> _TEXT FOR ANALYSIS_:
Segment Open
John Surtees CBE

John Surtees CBE

Friday October 20th 2017.

Today was a very special day, I had been invited by the Surtees family to visit John's old manor house and barn deep in the heart of the Southern English Countryside. 

Our new content photographer, Justin Hast and I arrived just after lunch on this windy Friday afternoon. We sat down with the family and over a long chat and a cup of green tea around the kitchen table with his wife Jane and two lovely daughters Leonora and Edwina, got to hear many domestic stories of a man who many quite rightly regard as a legend.

We were then put in the very capable hands of Ian, a chap who told us he's been working for John for 32 years. When he described his work which mainly consists of looking after probably the most important race cars and bikes from the last 60 years, he concedes it's not really work for him but a labour of love. Anyway he escorted Justin and I to a barn about 200 feet away from the main house set up high on a hilly bank. A very non-descript building, until that is, we got inside.
Segment Closed
> _TASK SET_:
a - Please transcribe word for word from the John Surtees piece everything from "Friday October 20th" down to "Southern English Countryside.".
b - According to the John Surtees piece, how long has Ian been working for John?
c - In one to three sentences, explain why the John Surtees piece calls that Friday a very special day.

> _GIVEN DATA_:
Segment Open
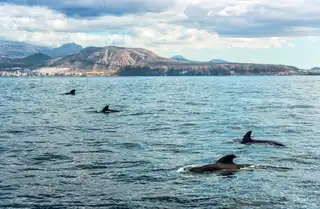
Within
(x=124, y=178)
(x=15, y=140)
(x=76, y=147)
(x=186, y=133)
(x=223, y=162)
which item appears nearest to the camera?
(x=124, y=178)

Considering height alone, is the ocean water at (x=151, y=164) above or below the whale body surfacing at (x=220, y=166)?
below

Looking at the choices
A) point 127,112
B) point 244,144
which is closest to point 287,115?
point 127,112

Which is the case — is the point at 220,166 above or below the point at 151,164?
above

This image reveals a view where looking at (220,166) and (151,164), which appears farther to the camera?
(151,164)

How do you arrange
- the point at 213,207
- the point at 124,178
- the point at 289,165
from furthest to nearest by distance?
the point at 289,165 < the point at 124,178 < the point at 213,207

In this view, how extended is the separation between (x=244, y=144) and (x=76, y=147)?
40.7 ft

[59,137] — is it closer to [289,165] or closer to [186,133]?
[186,133]

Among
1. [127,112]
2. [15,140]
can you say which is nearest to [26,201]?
[15,140]

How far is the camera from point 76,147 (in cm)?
3428

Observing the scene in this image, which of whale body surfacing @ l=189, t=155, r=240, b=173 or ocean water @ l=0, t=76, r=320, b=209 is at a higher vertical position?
whale body surfacing @ l=189, t=155, r=240, b=173

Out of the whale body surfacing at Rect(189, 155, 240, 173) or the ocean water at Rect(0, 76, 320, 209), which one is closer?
the ocean water at Rect(0, 76, 320, 209)

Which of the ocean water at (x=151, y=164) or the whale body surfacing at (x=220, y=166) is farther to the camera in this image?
the whale body surfacing at (x=220, y=166)

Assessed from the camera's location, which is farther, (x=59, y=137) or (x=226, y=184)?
(x=59, y=137)

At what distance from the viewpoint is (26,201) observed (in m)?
20.5
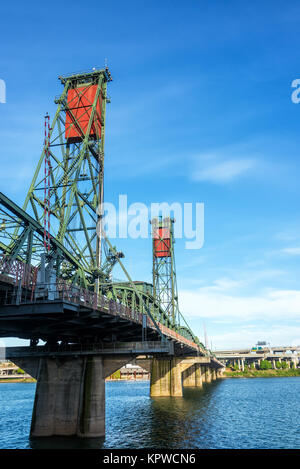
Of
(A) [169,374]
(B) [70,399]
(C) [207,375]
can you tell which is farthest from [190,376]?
(B) [70,399]

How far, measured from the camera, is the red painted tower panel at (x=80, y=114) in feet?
184

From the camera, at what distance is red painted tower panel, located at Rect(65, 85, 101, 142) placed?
56.0 meters

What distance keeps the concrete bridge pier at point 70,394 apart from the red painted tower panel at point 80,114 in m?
32.9

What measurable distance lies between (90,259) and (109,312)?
1657 cm

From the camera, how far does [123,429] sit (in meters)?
42.0

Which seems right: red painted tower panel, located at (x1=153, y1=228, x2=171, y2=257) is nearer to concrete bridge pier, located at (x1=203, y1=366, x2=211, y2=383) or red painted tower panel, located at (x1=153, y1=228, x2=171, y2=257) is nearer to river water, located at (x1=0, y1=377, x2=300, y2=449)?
concrete bridge pier, located at (x1=203, y1=366, x2=211, y2=383)

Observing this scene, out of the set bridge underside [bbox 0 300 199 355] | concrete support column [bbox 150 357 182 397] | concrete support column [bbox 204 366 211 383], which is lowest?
concrete support column [bbox 204 366 211 383]

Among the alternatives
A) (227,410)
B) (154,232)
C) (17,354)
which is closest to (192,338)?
(154,232)

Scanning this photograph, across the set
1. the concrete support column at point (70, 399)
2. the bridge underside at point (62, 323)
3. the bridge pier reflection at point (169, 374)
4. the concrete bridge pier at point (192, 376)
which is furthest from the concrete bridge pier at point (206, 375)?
the concrete support column at point (70, 399)

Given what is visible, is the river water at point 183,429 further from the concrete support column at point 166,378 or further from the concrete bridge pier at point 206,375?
the concrete bridge pier at point 206,375

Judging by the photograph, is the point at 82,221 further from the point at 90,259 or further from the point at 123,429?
the point at 123,429

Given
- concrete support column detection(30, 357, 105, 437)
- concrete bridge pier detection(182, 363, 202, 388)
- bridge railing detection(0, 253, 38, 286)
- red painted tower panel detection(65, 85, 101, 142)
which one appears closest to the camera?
bridge railing detection(0, 253, 38, 286)

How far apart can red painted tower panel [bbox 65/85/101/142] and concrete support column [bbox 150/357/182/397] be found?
180 feet

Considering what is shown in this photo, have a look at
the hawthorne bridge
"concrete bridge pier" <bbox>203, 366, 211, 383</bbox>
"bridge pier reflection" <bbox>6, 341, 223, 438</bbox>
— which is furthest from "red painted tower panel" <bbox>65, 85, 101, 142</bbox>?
"concrete bridge pier" <bbox>203, 366, 211, 383</bbox>
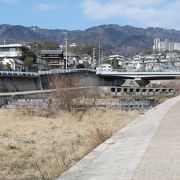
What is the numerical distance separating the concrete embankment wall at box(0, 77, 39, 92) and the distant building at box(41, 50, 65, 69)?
158 feet

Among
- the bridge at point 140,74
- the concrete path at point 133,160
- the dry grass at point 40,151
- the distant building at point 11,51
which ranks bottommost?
the bridge at point 140,74

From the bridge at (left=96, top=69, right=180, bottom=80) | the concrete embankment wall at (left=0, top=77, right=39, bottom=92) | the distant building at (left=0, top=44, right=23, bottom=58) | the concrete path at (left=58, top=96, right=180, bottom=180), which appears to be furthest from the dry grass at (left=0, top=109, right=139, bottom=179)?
the distant building at (left=0, top=44, right=23, bottom=58)

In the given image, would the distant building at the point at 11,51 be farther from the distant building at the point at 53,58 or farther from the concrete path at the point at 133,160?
the concrete path at the point at 133,160

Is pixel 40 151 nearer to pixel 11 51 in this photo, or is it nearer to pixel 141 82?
pixel 11 51

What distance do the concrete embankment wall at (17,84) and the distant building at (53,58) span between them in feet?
158

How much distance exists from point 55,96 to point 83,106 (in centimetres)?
261

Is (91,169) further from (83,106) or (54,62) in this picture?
(54,62)

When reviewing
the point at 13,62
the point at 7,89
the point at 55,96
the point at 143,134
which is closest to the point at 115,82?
the point at 13,62

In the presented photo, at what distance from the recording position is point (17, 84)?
247 feet

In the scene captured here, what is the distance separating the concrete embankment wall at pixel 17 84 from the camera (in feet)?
228

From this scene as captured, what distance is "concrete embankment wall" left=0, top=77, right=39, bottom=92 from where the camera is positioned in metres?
69.6

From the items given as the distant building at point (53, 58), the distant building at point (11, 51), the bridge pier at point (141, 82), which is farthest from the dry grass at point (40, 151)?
the distant building at point (53, 58)

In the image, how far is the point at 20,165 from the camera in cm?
1120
Segment Closed
> _PROBLEM SOLUTIONS_:
a -
Friday October 20th 2017.

Today was a very special day, I had been invited by the Surtees family to visit John's old manor house and barn deep in the heart of the Southern English Countryside.

b - 32 years.

c - The writer had been invited by the Surtees family to visit John's old manor house and barn deep in the heart of the Southern English Countryside.